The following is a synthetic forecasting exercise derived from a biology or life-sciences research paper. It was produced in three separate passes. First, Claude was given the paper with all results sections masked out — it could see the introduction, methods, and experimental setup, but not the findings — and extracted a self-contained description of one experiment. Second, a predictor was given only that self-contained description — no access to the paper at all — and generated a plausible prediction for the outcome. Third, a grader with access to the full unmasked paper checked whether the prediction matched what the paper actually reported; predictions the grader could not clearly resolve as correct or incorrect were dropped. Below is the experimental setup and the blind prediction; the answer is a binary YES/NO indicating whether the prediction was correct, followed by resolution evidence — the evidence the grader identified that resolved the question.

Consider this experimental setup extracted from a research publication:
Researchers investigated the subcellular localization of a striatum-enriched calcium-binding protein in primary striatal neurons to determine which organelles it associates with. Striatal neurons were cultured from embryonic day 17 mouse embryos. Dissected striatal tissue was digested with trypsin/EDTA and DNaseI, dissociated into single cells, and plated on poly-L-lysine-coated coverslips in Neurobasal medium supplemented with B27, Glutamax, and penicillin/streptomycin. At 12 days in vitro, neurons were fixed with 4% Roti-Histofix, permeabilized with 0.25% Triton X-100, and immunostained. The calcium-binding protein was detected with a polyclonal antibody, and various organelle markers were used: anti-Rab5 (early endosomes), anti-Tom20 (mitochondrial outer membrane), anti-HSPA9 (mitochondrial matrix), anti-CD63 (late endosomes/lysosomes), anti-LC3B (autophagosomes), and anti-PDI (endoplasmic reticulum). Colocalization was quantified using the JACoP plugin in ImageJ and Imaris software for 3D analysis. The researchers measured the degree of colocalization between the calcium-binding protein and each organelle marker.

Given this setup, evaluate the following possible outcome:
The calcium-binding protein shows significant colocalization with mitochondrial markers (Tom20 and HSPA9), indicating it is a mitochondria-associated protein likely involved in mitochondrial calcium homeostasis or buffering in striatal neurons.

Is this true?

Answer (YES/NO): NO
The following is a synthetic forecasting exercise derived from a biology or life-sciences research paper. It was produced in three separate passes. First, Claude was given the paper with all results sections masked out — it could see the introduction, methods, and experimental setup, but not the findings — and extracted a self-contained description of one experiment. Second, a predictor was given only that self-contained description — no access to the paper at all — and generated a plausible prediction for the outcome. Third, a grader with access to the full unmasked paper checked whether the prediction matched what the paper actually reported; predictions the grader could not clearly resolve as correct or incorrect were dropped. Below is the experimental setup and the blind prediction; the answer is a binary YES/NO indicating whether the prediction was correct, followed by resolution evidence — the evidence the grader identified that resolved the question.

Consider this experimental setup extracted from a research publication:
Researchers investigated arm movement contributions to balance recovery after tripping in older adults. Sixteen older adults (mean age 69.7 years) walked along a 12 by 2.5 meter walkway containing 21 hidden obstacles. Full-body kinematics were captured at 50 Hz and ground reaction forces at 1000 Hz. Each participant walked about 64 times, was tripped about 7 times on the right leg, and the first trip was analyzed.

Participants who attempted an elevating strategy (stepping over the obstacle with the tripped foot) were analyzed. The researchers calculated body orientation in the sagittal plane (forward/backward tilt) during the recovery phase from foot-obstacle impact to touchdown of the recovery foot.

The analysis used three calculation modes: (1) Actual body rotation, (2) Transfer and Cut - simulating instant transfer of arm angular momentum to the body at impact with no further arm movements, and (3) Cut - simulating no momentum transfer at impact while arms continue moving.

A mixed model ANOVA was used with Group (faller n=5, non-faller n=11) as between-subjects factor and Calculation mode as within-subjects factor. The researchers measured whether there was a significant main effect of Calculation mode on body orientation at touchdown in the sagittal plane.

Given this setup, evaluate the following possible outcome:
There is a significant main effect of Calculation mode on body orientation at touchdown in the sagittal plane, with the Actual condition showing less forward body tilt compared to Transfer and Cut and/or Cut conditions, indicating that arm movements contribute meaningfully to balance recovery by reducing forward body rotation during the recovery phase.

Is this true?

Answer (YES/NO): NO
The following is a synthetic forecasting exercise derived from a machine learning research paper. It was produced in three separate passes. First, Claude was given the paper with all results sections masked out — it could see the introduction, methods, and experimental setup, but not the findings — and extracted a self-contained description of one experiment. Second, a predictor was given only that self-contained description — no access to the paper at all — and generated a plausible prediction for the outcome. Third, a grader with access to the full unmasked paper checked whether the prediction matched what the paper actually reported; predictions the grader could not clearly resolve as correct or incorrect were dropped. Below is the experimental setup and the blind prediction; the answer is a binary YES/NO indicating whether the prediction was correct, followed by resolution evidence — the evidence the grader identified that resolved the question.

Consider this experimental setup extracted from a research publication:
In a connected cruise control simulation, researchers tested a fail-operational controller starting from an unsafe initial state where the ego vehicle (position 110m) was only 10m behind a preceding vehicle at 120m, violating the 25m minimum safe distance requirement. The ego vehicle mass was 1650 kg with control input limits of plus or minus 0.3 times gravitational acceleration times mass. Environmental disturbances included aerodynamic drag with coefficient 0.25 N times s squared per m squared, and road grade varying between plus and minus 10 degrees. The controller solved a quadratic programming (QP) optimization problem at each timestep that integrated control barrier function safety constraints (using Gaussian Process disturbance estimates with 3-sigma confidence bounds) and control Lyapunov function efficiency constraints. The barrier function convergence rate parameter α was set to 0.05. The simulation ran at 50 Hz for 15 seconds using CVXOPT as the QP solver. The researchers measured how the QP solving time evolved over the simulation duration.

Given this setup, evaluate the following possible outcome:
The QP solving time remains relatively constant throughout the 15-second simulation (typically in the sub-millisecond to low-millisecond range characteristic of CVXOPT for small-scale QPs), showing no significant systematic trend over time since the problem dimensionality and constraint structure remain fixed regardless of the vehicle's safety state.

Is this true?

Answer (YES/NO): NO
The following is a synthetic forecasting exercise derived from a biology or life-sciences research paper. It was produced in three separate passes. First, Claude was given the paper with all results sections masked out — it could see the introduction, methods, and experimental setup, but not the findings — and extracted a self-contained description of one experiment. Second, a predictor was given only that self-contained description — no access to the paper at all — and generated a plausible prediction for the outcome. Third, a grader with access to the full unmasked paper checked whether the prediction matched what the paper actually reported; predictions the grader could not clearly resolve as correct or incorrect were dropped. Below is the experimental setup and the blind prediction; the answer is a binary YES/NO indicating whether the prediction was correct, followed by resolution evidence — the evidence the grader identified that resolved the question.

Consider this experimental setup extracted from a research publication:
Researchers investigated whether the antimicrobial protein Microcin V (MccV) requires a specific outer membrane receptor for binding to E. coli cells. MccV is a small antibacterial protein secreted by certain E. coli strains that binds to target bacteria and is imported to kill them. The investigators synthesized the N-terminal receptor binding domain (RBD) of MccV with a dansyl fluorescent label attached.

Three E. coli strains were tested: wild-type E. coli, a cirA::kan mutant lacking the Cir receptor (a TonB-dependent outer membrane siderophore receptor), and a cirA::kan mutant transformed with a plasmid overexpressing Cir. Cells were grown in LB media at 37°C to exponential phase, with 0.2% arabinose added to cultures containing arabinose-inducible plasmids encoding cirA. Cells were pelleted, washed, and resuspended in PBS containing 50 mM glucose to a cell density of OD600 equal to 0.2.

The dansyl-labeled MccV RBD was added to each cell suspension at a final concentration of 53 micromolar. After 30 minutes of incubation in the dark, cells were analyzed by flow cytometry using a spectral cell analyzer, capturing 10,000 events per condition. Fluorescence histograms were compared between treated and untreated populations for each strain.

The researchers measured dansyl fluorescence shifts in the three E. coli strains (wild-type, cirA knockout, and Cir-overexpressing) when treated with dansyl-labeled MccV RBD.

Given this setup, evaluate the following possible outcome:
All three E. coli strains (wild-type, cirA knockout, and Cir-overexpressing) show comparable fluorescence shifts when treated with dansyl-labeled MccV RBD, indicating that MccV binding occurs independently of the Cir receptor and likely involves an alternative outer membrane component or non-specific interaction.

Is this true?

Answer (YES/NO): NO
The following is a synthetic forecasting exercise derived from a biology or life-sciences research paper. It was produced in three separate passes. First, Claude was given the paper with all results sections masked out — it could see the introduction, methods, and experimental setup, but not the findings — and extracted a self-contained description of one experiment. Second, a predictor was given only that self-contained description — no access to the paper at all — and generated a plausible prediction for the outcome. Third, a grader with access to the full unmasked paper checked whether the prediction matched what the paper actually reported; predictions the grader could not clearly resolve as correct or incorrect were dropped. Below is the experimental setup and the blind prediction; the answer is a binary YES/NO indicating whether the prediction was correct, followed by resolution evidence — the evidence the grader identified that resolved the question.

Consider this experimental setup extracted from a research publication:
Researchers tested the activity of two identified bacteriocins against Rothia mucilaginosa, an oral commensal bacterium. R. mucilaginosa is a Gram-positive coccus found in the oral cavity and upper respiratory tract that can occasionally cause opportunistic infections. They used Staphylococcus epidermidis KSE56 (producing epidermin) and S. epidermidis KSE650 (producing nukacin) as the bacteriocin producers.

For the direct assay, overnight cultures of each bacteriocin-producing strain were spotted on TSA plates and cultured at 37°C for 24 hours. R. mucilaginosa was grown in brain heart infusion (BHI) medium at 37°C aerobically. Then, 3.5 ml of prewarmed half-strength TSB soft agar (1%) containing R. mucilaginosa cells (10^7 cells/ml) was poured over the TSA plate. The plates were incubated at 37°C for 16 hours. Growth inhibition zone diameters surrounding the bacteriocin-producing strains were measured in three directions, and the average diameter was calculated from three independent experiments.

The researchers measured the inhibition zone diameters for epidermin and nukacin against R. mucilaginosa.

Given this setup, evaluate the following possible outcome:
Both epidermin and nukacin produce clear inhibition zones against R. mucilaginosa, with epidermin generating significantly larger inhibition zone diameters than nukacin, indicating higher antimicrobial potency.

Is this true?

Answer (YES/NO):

[Exercise requirements]
Copy from the entries only those lines that hold the word "analyzed".

[Result of the exercise]
Researchers investigated arm movement contributions to balance recovery after tripping in older adults. Sixteen older adults (mean age 69.7 years) walked along a 12 by 2.5 meter walkway containing 21 hidden obstacles. Full-body kinematics were captured at 50 Hz and ground reaction forces at 1000 Hz. Each participant walked about 64 times, was tripped about 7 times on the right leg, and the first trip was analyzed.
Participants who attempted an elevating strategy (stepping over the obstacle with the tripped foot) were analyzed. The researchers calculated body orientation in the sagittal plane (forward/backward tilt) during the recovery phase from foot-obstacle impact to touchdown of the recovery foot.
The dansyl-labeled MccV RBD was added to each cell suspension at a final concentration of 53 micromolar. After 30 minutes of incubation in the dark, cells were analyzed by flow cytometry using a spectral cell analyzer, capturing 10,000 events per condition. Fluorescence histograms were compared between treated and untreated populations for each strain.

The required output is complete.